Cinema Without Borders: A Real Pain — Inheritance of trauma

In this weekly column, the writer explores the non-Indian films that are making the right noises across the globe. This week, we talk about Jesse Eisenberg’s directorial, A Real Pain
Cinema Without Borders: A Real Pain — Inheritance of trauma

The setting becomes the context as well as the trigger for complicated human emotions to spill over in actor Jesse Eisenberg’s directorial, A Real Pain. The story revolves around two disparate cousins, David and Benji Kaplan, who go on a tour to Poland, the home of their late grandmother. The film might seem like it is complying with the tropes of a typical road movie—the journey throwing their opposing personalities, choices and lives into sharp relief, dredging out the latent tensions between them. But the core goes beyond just the exploration of individual pains and relationship conundrums. The film grounds it in a broader framework that is both familial and historical.

Eisenberg’s second feature film after When You Finish Saving The World is about the inheritance of trauma across generations in a family. The personal anguish also becomes a manifestation of the impact of the legacy of World War II and how the shadow of the ordeal of the Holocaust continues to taint humanity’s present and future.

Inspired by Eisenberg’s own family history and how they had to flee Poland in 1938. A Real Pain features the many places he visited on his first trip to Poland in 2007, including his family’s apartment.

Eisenberg’s script, like life itself, is wonderfully poised on contraries—the darkness comes with a sunny side to it, the comedy is infused with tragic undertones, the funny goes hand in hand with the sad, laughter alternates with tears, and happiness paves the way for melancholy. Poignant, and profound, A Real Pain feels relatable even though one may not have found oneself in a similar situation as its protagonists or experienced similar emotions. The utterly humane film has been made from a space of empathy, the reason why it connects and resonates.

Beyond each other, the cousins find themselves in the company of a diverse set of fellow travellers from across the globe, all connected to the Holocaust in some way. It magnifies the film’s mandate by turning it into a universal exploration of the experience of genocide and human survival through tough times. The historical catastrophe then becomes a touchstone with which to account for the contemporary, ongoing carnages, as well as those that might come into play in the future.

Much of the film rests on conversations between characters and confidences shared with strangers—the most powerful being a dinner conversation between David and other travellers about the afflictions of Benji. They delicately unravel the complicated core of individuals, almost like peeling an onion. Chopin’s musical pieces run through the narrative, knitting the characters, relationships, and emotions into the wholesome fabric of the film.

The ideas and emotions of the film are brought to life by a wonderful ensemble. The show stealer is the charismatic Succession star Kieran Culkin, who is immensely likeable as well as sadly devastating as Benji. An inveterate charmer and sensitive enough to tune into the hidden pathos in others, he can’t quite get away with the carefree front he puts up for the suffering that he is nursing within.

Eisenberg himself plays a perfect foil to Culkin as David.

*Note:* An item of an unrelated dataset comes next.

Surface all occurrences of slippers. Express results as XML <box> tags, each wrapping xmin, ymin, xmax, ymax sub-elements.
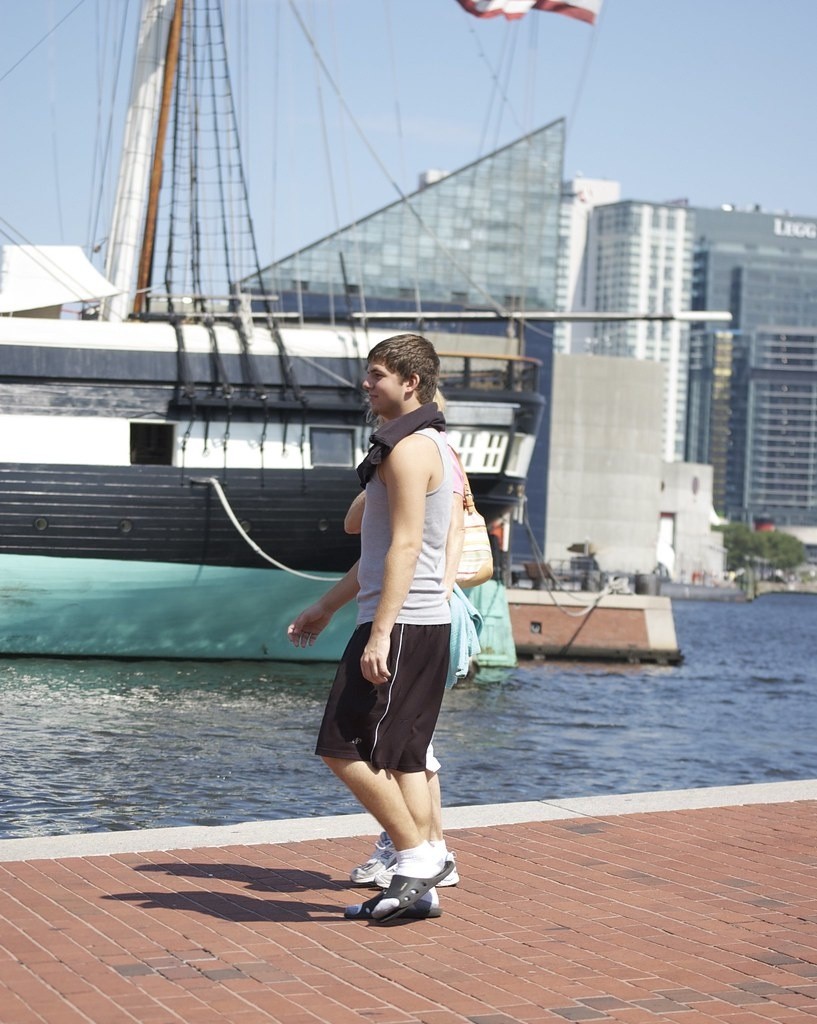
<box><xmin>344</xmin><ymin>888</ymin><xmax>441</xmax><ymax>918</ymax></box>
<box><xmin>376</xmin><ymin>861</ymin><xmax>455</xmax><ymax>924</ymax></box>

Unlike Benji, he is a sorted, settled guy, with a loving wife and kid and a good job but unresolved when it comes to his own feelings for his cousin. The disappointments, frustrations, hurt and anger for where Benji has chosen to take himself, is rooted in an immense amount of care, concern and affection for him. A Real Pain is about ties that are as fraught as they are full of grace, as fragile as they are enduring.